Devolution Will Create Regional Winners And Losers In Equal Measure, Economist Warns

Devolution has gained renewed momentum in UK policy circles, but economists warn it carries significant risks alongside its much-discussed potential rewards.

Andy Burnham’s pitch for devolution was laudable, with an economic mission centred around bottom-up, place-based policy capable of kick-starting national growth and productivity, especially given the overly centralised national policy engine.

However, devolution should not be seen as a panacea for lagging regional productivity and living standards across the country.

The UK has spent a decade experimenting with various place-based policies, from City Deals and Growth Deals to Enterprise Zones, Trailblazer Deals, and the more recent levelling-up agenda.

So far, according to Sanjay Raja, a researcher at the University of Cambridge focusing on the economics of English devolution, the results have been ambiguous at best.

Policymakers have mainly relied upon pinpoint initiatives rather than laying the foundation for long-term growth, a structural flaw that has undermined the potential of previous devolution efforts.

Building institutional capacity is one of the first prerequisites for getting devolution right, and Greater Manchester is often cited as a model because it built delivery capability over years via Transport for Greater Manchester.

Fulfilling devolution to its maximum potential would require a big downpayment from central government, including installing paid commissioners and experts, as well as secondments from Whitehall to build institutional capacity at a local level.

Political capital among regional institutions is equally essential, as devolution is fundamentally a coalition exercise where mayors chair combined authorities and depend on council leaders voting with them on funding and major decisions.

Where leaders trust one another to put “place before politics”, devolution moves, but political capital cannot be legislated into existence and must be built through repeated, successful collaboration.

Fiscal autonomy remains another critical ingredient, with the Treasury still controlling all core funding and local authorities largely spending allocated and ring-fenced money rather than revenues they raise themselves.

Too often, devolution has been shaped by a competition for Treasury funding rather than local need, distorting priorities and undermining the development of genuine bottom-up growth strategies.

Raja argues the path to delivering good devolution is sequential rather than simultaneous, requiring an ambitious but realistic roadmap to set the course for effective and lasting change.

Central government will need to work alongside local government to build capacity before transferring large amounts of power, and fiscal autonomy must be earned in stages to ensure taxpayer value for money.

There is one reality every place-based policy must confront directly: it will produce regional winners and losers, and devolution has a long history of widening the gap between thriving and struggling areas as much as closing it.

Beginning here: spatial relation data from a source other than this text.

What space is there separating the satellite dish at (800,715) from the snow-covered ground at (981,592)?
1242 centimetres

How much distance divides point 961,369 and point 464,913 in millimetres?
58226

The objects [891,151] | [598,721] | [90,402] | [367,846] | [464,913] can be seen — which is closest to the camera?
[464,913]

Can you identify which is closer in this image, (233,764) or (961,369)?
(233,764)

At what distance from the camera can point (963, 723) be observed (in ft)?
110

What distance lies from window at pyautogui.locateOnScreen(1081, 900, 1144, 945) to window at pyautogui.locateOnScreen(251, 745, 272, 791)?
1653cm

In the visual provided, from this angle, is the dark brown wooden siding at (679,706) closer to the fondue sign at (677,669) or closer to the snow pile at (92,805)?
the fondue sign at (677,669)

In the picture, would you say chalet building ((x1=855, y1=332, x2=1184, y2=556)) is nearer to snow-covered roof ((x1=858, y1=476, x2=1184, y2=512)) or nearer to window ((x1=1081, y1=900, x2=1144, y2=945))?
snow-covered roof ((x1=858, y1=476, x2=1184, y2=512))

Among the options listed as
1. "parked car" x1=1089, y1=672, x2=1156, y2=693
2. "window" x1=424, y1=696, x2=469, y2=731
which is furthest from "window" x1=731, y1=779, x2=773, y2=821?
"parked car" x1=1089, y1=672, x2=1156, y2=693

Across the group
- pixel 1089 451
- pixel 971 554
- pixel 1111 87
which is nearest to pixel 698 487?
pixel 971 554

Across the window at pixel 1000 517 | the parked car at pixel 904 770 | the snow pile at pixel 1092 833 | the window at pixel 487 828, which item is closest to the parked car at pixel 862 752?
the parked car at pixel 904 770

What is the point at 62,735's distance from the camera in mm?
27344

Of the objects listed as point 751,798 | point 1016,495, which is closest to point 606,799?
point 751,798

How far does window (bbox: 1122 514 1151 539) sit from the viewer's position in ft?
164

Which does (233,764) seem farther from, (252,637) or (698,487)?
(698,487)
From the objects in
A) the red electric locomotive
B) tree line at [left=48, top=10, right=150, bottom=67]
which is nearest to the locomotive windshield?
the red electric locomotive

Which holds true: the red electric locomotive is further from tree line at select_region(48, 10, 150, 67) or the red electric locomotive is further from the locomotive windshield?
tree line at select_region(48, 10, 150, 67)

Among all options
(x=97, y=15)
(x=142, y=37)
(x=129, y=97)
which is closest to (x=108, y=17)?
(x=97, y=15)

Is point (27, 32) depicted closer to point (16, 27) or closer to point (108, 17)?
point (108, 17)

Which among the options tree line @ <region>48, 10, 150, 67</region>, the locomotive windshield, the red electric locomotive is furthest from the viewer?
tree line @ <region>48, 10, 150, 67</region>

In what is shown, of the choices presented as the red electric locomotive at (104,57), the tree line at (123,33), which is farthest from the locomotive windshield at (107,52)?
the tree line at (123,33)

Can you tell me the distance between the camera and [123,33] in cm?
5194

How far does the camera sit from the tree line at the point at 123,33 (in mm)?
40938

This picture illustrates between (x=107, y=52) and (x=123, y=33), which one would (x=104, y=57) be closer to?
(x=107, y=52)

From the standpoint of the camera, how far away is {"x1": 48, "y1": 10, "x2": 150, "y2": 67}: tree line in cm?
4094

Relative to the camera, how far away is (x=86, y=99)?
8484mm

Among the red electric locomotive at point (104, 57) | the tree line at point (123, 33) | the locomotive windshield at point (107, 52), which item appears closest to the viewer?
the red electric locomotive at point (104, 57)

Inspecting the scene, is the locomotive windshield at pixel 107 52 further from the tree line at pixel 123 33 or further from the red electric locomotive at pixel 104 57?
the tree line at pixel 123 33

The next government will need to govern that tension openly, balancing the promise of levelling up against the tendency of growth to concentrate in already-strong areas.

Devolution works where it has been given the time, capacity, money, and trust to mature, and where any of those four ingredients is missing, progress stalls and momentum is lost.

The instinct to roll devolution out everywhere at once, on a single fast-track timetable, risks repeating the failures of previous initiatives rather than replicating the genuine successes like Greater Manchester.

Putting the right pillars in place needs to be an early priority for the next prime minister, to ensure Greater Manchester’s success can be replicated rather than remain a one-off example.